The NCYE driver only has 2 option, reporting humidity and reporting temperature. I can set them to various time lengths, percent changes, or disabled. I had them disabled. So that part worked. But they were still being sent on every motion active event. There wasn't an option specifically for sending on Motion events, they just did it.
But you see Zigbee messages in Logs with motion, right? Did verify that their data contains no temperature information, or are you just basing this on the fact that no events were generated? There isn't going to be an event regardless of this logging setting; that was just to see what the data contained. If you aren't sure, share it here, and someone can take a look.
Here's a screen shot of the NYCE driver. Below that is the log file of a single active/inactive. If I change the drive to generic I don't see all that extra stuff.
I don't see any actual debug logging there, which is unusual if the setting is enabled (maybe hit "Save" just to make sure?). In any case, it does look like the device (driver) said it responded to the configuration, so if the data is still coming in, that leaves at least my one guess above as unlikely.
You may want to reset the baseline. Here's a scenario I read seems to happen often enough:
User adds a device to HE - and HE attempts to use a driver it deems is a close match.
The driver puts temp/humidity/illumination and or motion methods for a device that may not actually have 4 sensors.
Later, you switch the driver - lets say to 'Generic Zigbee Motion'. In your device screen you still see attributes for all four - even tho the new driver is just doing motion now.
The solve is to blow all attributes. By changing the driver to 'Device' 
then save it.
Go back into the device and now there are a number of buttons:
Mash all the buttons - one at a time.
Now click save once again.
Repeat the process and set the driver back to 'Generic Zigbee Motion (notemp)' or whatever it was. The attributes left are only the attributes of the active driver - no 'ghost' attributes remain. The HE community has been using this 'trick' for years to clear up some of these types of issues.

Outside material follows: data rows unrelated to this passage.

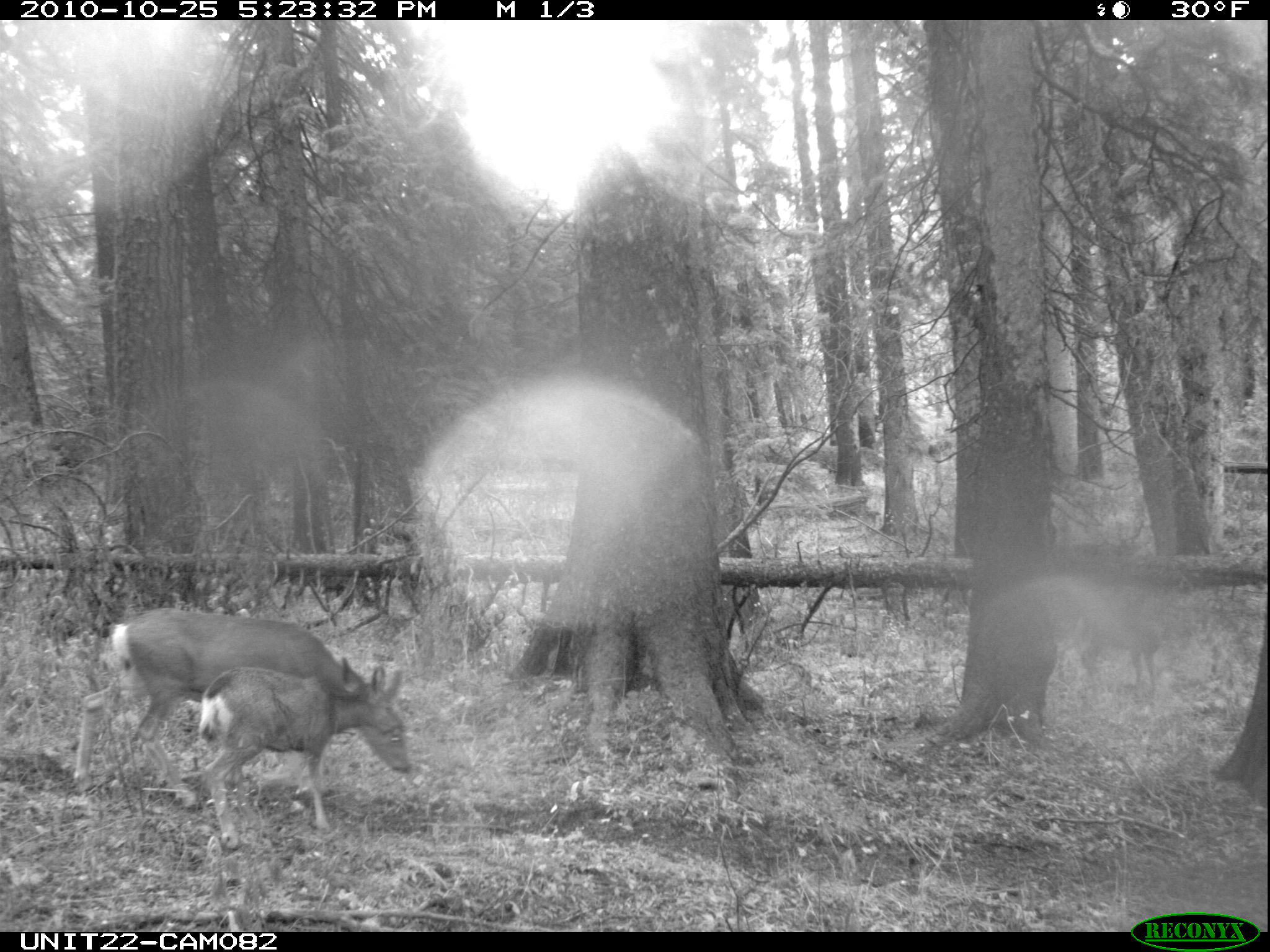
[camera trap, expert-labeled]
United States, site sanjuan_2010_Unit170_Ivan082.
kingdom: Animalia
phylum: Chordata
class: Mammalia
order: Artiodactyla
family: Cervidae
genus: Odocoileus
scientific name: Odocoileus hemionus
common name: mule deer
Odocoileus hemionus (mule deer).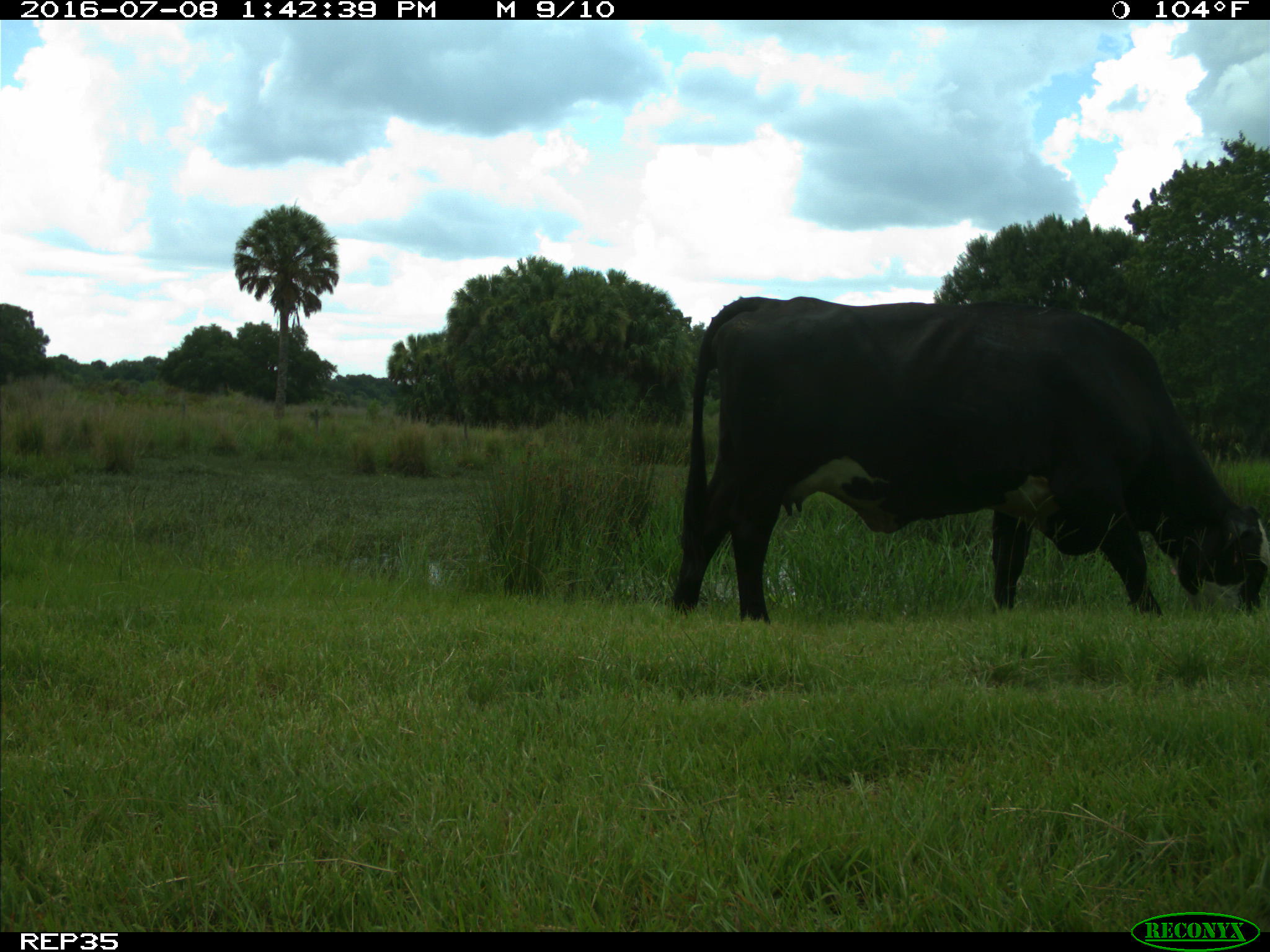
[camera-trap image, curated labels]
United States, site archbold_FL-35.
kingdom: Animalia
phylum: Chordata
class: Mammalia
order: Artiodactyla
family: Bovidae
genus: Bos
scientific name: Bos taurus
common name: domestic cow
Bos taurus (domestic cow).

Regarding what is reported by the device - all I can say is 'read the box'. I don't know any way to get an actual report of what sensors a device has in reality. An example comes to mind - Third Reality Outlets. The driver that comes up initially has a power consumption attribute - even tho the model I had didn't provide a power value. I used the 'Driver' technique I just described, then used the 'Generic Zigbee Outlet' and I was clean.
Another reason this is important - drop downs. If a device driver reports that a driver supports a method - say 'Illumination' - the device will show up when an App has drop downs that sort for that attribute - even if the device doesn't actually do it. It's a PITA.
In some cases you need to have a custom driver - I always relied on giants like @kkossev for stuff - he for example is a low level driver guy for a lot of Tuya/Chinese type stuff and his work is amazing! GL.